> [WHAT TO WORK ON] Carry on the passage about APOL1 lysis of trypanosomes from its last sentence.

[[ SOURCE TEXT open ]]

Fig 2. Trypanolytic activity of recombinant APOL1.

Fig 2

The percentage of viable trypanosomes was determined following a 24-hour exposure to media containing serial dilutions of A) recombinant Human APOL1 protein and B) recombinant P. papio APOL1 protein. Representative T. brucei sub-species strains were tested: T. b. brucei (strain STIB247), T. b. rhodesiense (strain EATRO98), T. b. gambiense group 1 (strain ELIANE), and T. b. gambiense group 2 (strain STIB386). Additional assays were performed with different strains of T. b. gambiense group 1 and are provided in S4 Fig. The mean percentage cell survival ± SD, relative to protein-free control, was calculated from at least three independent experiments. Dose–response curves and IC50 values with 95% confidence intervals (CI) were determined using GraphPad Prism software version 7. APOL1-mediated lysis of each isolate was prevented by the inclusion of an acidotropic agent (10 mM NH4Cl) in the assay.

T. b. gambiense group 1 HpHbR reduces sensitivity to P. papio serum lysis

A reduced sensitivity to lysis was observed for both the predominant T. b. gambiense group 1 and minor group 2 strains, relative to T. b. brucei and T. b. rhodesiense, when incubated with P. papio serum, but not recombinant APOL1 protein. We postulated that for T. b. gambiense group 1, this difference might be the result of disparity in the rate of uptake of APOL1 versus APOL1–containing trypanolytic factors by these parasites. In normal human serum, HPR bound to haemoglobin, acts as ligand to facilitate TLF-1 uptake via the T. brucei HpHbR receptor [23,78]. However, a defining feature of T. b. gambiense group 1 strains is a decrease in TLF-1 internalisation as a result of reduced HpHbR expression and a conserved L210S substitution that reduces the binding affinity of HpHbR for its ligand [50,79]. Reduced TLF uptake via HpHbR contributes to the invariant human serum resistant phenotype of these parasites, although alone is insufficient to impart resistance to human serum [78] due to the existence of other speculated receptors for TLF-1 [80,81], and the additional TLF-2 particle in human serum for which the uptake mechanisms remain unknown [21,82,83]. In contrast, recombinant APOL1 is internalised by non-specific fluid phase endocytosis and trafficked through the endolysosome pathway, thus completely circumventing the HpHbR receptor [27,48].

[[ SOURCE TEXT closed ]]
[[ DATA open ]]

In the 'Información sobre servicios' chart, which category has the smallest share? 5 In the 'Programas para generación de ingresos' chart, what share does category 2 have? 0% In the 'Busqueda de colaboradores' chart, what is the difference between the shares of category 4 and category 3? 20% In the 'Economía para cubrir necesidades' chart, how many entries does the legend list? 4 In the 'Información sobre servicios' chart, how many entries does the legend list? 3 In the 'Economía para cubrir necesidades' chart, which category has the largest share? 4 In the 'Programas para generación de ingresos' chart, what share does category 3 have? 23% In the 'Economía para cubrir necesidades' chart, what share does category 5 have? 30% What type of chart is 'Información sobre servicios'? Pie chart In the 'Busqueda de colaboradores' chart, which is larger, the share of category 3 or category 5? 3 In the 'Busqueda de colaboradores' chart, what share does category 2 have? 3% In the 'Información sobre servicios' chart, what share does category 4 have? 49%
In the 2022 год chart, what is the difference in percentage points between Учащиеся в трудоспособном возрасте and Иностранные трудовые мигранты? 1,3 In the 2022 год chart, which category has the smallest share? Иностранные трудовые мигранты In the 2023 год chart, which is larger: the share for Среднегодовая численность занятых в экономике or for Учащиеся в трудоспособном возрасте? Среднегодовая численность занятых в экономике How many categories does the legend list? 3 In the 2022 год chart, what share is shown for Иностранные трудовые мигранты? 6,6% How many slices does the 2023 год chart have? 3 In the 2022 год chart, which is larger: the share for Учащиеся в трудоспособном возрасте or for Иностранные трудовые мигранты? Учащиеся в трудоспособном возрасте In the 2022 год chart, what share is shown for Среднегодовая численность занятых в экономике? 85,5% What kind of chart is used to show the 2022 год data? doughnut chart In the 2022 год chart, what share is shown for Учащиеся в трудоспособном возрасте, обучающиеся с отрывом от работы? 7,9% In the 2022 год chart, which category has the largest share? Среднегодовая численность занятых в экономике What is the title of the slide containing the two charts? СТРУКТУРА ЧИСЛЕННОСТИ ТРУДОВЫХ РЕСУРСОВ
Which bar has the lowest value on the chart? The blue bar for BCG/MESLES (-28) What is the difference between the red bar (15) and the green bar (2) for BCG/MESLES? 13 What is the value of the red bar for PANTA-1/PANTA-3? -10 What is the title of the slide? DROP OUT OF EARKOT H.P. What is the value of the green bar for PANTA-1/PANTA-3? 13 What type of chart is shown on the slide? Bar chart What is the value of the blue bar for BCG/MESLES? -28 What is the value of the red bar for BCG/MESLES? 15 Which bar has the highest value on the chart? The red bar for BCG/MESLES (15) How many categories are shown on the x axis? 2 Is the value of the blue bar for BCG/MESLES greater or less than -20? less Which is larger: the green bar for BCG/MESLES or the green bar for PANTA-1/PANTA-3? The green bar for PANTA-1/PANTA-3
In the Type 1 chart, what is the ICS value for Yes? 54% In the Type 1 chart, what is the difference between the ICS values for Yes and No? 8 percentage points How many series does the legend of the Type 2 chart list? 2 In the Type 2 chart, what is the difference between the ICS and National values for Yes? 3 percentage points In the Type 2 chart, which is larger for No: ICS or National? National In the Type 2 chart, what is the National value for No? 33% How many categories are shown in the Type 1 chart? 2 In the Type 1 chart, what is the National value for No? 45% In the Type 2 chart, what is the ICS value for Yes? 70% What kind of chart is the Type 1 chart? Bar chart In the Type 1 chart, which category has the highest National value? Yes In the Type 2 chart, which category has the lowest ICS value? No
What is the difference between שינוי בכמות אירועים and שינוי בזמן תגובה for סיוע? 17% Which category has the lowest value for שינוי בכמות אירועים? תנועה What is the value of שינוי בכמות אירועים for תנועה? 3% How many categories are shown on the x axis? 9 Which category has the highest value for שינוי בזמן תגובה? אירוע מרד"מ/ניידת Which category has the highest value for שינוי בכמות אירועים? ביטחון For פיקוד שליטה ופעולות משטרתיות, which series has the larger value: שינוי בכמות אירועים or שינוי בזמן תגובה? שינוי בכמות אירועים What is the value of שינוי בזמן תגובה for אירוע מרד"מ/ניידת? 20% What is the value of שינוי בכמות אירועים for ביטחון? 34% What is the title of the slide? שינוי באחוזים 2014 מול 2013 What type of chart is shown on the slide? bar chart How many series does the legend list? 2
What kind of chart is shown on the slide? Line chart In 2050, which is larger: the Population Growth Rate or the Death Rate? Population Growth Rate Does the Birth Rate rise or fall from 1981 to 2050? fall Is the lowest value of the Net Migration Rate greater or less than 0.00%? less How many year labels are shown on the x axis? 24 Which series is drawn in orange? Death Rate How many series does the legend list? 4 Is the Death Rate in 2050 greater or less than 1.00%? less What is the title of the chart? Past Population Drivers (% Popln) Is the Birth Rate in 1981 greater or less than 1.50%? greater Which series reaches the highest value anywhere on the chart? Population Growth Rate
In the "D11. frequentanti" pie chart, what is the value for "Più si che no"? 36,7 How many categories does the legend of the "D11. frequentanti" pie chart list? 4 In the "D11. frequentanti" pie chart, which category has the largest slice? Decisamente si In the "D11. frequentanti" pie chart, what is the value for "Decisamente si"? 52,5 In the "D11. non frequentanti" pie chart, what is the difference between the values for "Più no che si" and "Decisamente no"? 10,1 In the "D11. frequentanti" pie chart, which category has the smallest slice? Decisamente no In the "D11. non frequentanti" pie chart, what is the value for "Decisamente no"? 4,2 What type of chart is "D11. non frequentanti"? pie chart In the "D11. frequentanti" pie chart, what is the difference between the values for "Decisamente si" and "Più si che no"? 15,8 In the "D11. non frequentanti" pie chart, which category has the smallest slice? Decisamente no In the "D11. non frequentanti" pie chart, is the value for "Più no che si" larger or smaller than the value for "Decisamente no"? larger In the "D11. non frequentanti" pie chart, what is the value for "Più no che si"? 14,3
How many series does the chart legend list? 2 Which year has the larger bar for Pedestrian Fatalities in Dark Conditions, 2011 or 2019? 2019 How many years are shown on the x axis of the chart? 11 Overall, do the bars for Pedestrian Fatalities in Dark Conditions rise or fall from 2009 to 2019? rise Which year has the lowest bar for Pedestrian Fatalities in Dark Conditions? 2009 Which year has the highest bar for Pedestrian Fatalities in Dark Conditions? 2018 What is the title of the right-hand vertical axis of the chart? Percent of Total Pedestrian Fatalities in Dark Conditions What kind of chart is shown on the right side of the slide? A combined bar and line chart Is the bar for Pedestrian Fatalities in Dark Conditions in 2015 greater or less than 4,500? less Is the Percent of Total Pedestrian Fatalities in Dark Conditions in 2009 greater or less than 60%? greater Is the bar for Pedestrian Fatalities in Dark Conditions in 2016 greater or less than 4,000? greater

[[ DATA closed ]]

> [RESPONSE TO THE TASK]
The number of molecules in the TLF complex and its exact structural composition in baboon serum is currently unresolved, but a representative baboon species, P. hamadryas, has been demonstrated to have similar constitutive components (HPR and APOL1) to human TLF [14]. As T. b. gambiense group 1 parasites have a reduced uptake of human TLF-1 but the other subspecies do not we postulated that a similar mechanism could reduce the uptake of P. papio TLF particles by T. b. gambiense group 1 strains, which is corrected by direct incubation in recombinant APOL1 protein. To investigate this we repeated the serum resistance assays using a T. b. gambiense ELIANE strain expressing a functional T. b. brucei HpHbR receptor (ELIANE TbbHpHbR -/+), that was previously generated by our laboratory and demonstrated to take up comparable amounts of TLF-1 to T. b. brucei [51]. As previously observed, expression of the functional T. b. brucei HpHbR receptor alone was insufficient to convert the phenotype of T. b. gambiense to human serum sensitivity and this clone (TbbHpHbR -/+ T. b. gambiense) retains full resistance to normal human serum (Fig 3A). However, it exhibits a 1000-fold increased sensitivity to P. papio serum (relative to the wild-type T. b. gambiense group 1 ELIANE strain), producing an IC50 value (0.0005%) comparable to that observed for the T. b. brucei and T. b. rhodesiense sub-species (Fig 3B and S2 Fig). Taken together, the serum and APOL1 assays indicate that diminished TLF uptake via the HpHbR receptor, rather than higher innate resistance to P. papio APOL1-mediated lysis underlies the increased resistance to P. papio serum observed for T. b. gambiense group 1 strains.

Fig 3. Expression of T. b. brucei HpHbR in T. b. gambiense group 1 increases sensitivity to P. papio serum lysis.

Fig 3

The percentage of viable trypanosomes following a 24-hour exposure to serial dilutions of A) human serum and B) P. papio serum was determined for T. b. gambiense (strain ELIANE) and T. b. gambiense expressing a functional T. b. brucei HpHbR receptor (strain ELIANE TbbHpHbR-/+) alongside representative T. brucei sub-species strains T. b. brucei (STIB247) and T. b. rhodesiense (EATRO98). Mean percentage cell survival ± SD is expressed, relative to FBS control. Dose–response curves and IC50 values with 95% confidence intervals (CI) were determined using GraphPad Prism software version 7.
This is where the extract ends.